November 18, 2009
Cosby and Obama
Throughout this past dreary year, while doggedly fighting against POTUS Obama, I have fended off accusations of racism with my standard ten-word refutation: "I would be delighted if Bill Cosby had become president."
Dr. Cosby has a far more impressive record than Obama. He earned his doctorate, an Ed.D. from the University of Massachusetts, with legitimate research work and a dissertation. Unlike Obama, his résumé would never fit on the back of a postage stamp. He has won four Emmys and nine Grammys; published eleven books; and received eleven honorary degrees, a Presidential Medal of Freedom, and a Bob Hope Humanitarian Award. He successfully managed a complex multimedia career. He has outspokenly campaigned for reforms in family structure and educational responsibility within the black community while retaining the respect of black leaders such as Jesse Jackson. Thus, in terms of Parkinsonian criteria for a job, Cosby has demonstrated executive ability, focused and persistent energy, charisma, idealism, honesty, and bravery -- all much-needed qualifications for high public office.
And he is also funny, often wildly and wackily so, but always with that basis of common sense and sound moral principle that has earned him the love and respect of the public. Therefore, last month, when he was finally awarded the twelfth Mark Twain Prize for American Humor [1], everyone felt it was long overdue [2]. His acceptance speech, for which he did not need the aid of a teleprompter, was brief, gracious, studded with delightful anecdotes, and devoid of either vanity or false modesty. He bragged happily, "even my wife said I was funny."
Not that Obama can't be funny. His speech about "the moment when the rise of the oceans began to slow and our planet began to heal" would have been hilarious as a Cosby rant; Obama just didn't put enough oomph into it. He's much better in his deadpan impersonation of a humorless snob trying to be funny à la Steve Carell in "The Office". That's the only way to make sense out of his bizarre announcement of the Fort Hood massacre or his laborious shtick on classical music.
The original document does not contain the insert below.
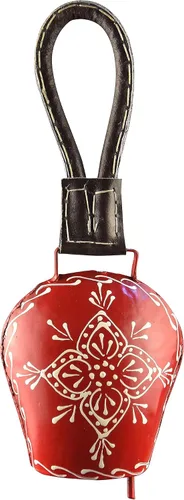 Miniatura 10 de Juego de 5, 2.8 in, campanas pintadas para colgar armonía multicolor, decoración festiva hecha a mano, campanas de metal, campanas de bruja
Notwithstanding the clumsiness of these sallies, Obama does have considerable potential as a comedian. He just needs better writers and a slightly more exaggerated delivery.
This strange juxtaposition of careers is reminiscent of the concept, frequently used by science fiction and fantasy writers, of parallel universes: an infinite set of alternative realities, envisioned as a bundle of parallel and/or branching timelines, each embodying a possible reality. A popular example is the movie "It's a Wonderful Life," in which George Bailey visits an alternative world in which he never existed.
It has even been suggested in hyperdimensional quantum theory that this concept may have physical validity [3]. If this is true, then perhaps, in some far-off but not too different alternative timeline, a beloved and effective President Cosby has just congratulated comedian Barack Obama on winning the Mark Twain prize. So if you'll excuse me, I think I'll go down to the cellar, tinker with my time machine, and try to get it to travel sideways.
NOTES:
[1] The award presentation took place at the Lincoln Center on October 24, but was not aired on PBS until November 4. The complete video can be found here.
[2] Cosby had in fact been offered the prize twice before but had refused it as a protest against the profanity and low moral tone of the inaugural presentation to Richard Pryor in 1998.
[3] Whether or not it is physically valid, the theory of parallel universes is obviously true in a psychological and perceptional sense. Each of us lives in a private universe that is significantly different from the universes of those around us, even (or especially) those who are nearest and dearest to us.